Price-Based Methods. The ISOs have two different schemes for using price to manage transmission congestion. The New York and PJM ISOs take voluntary bids by which individual generators (or loads) offer to increase or reduce output for the purpose of reducing flows over constrained transmission facilities. These bids serve as the basis for calculating locational prices throughout the power system.

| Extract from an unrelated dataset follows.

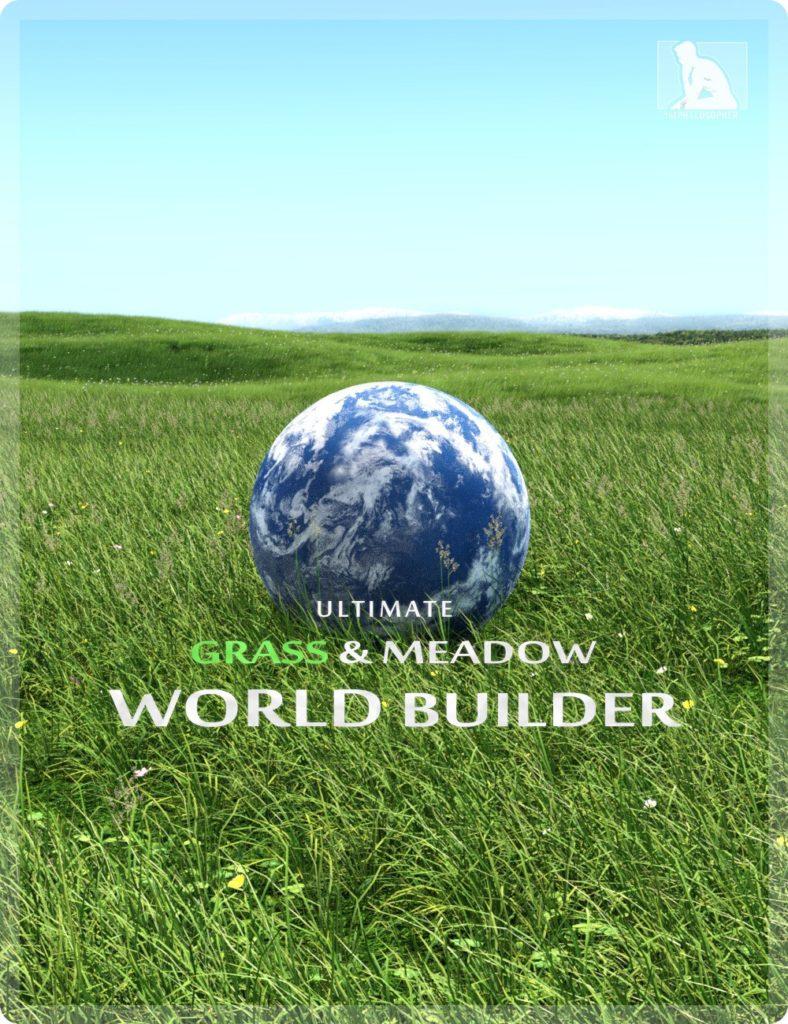 ULTIMATE Grass & Meadow Worldbuilder_DAZ3D下载站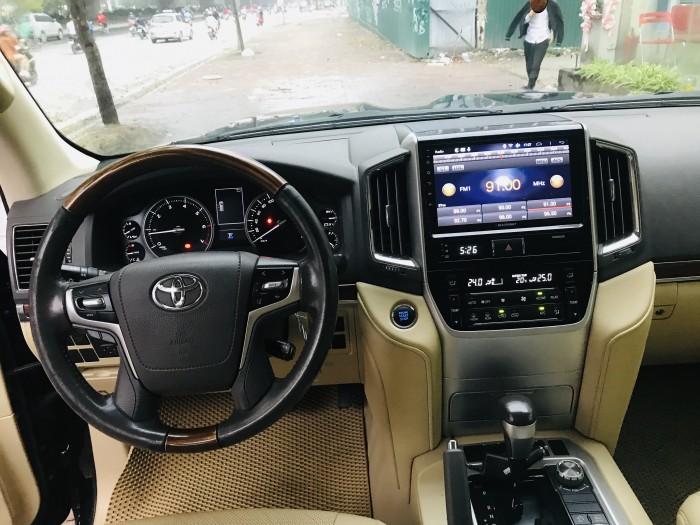 Toyota Land Cruise 4.6,sản xuất và đăng ký 2016,có hóa đơn VAT.biển Hà Nội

The California ISO, by contrast, takes voluntary bids by which merchant firms agree to redispatch their generation and loads for the purpose of reducing flows. Each merchant firm expressly is prohibited from offering to change only the output of a single generator or only the load of a single group of consumers. Instead, the merchant firm must offer the ISO a balanced redispatch in which, for example, the merchant increases output from one generator while equally reducing output from another generator. Thus, each merchant firm's resources fully serve its load both before and after the ISO conducts its redispatch. This balanced redispatch intentionally precludes the ISO from implicitly arranging trades among merchants. Because such trades almost always will allow cost reductions, merchants have the opportunity to trade power among themselves after the ISO conducts its redispatch.

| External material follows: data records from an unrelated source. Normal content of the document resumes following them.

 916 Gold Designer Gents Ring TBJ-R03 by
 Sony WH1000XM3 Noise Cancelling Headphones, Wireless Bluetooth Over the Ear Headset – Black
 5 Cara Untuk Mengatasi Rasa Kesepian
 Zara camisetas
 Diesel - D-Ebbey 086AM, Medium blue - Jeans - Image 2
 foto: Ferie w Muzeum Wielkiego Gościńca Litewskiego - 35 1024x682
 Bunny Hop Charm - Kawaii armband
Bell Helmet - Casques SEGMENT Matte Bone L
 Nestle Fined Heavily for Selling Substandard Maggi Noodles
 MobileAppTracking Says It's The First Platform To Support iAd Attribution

To understand the differences between the New York-PJM and California methods of managing transmission congestion, consider the example presented in Figure 3. In this figure, the power system consists of three busses that are connected by identical transmission lines. Each line is able to handle up to 600 MW of flow, and no power is lost in transmission. The physics of this simple system are such that if 1 MW of power were to be produced by a generator at bus 1 to serve a load at bus 3, two-thirds of that energy would flow over the direct line, 1-3, while one-third would flow over the longer routes of lines 1-2 and 2-3.
We assume that there are three merchant firms, A, B and C, each of which serves 300 MW of load at each bus; so each merchant serves 900 MW of load and each bus has a 900-MW aggregate load. The merchant firms each have one generator at each bus, with the italicized capacities and per-megawatt-hour incremental costs shown. For simplicity, we assume that the merchant firms do not exercise market power and, therefore, that they bid their incremental costs.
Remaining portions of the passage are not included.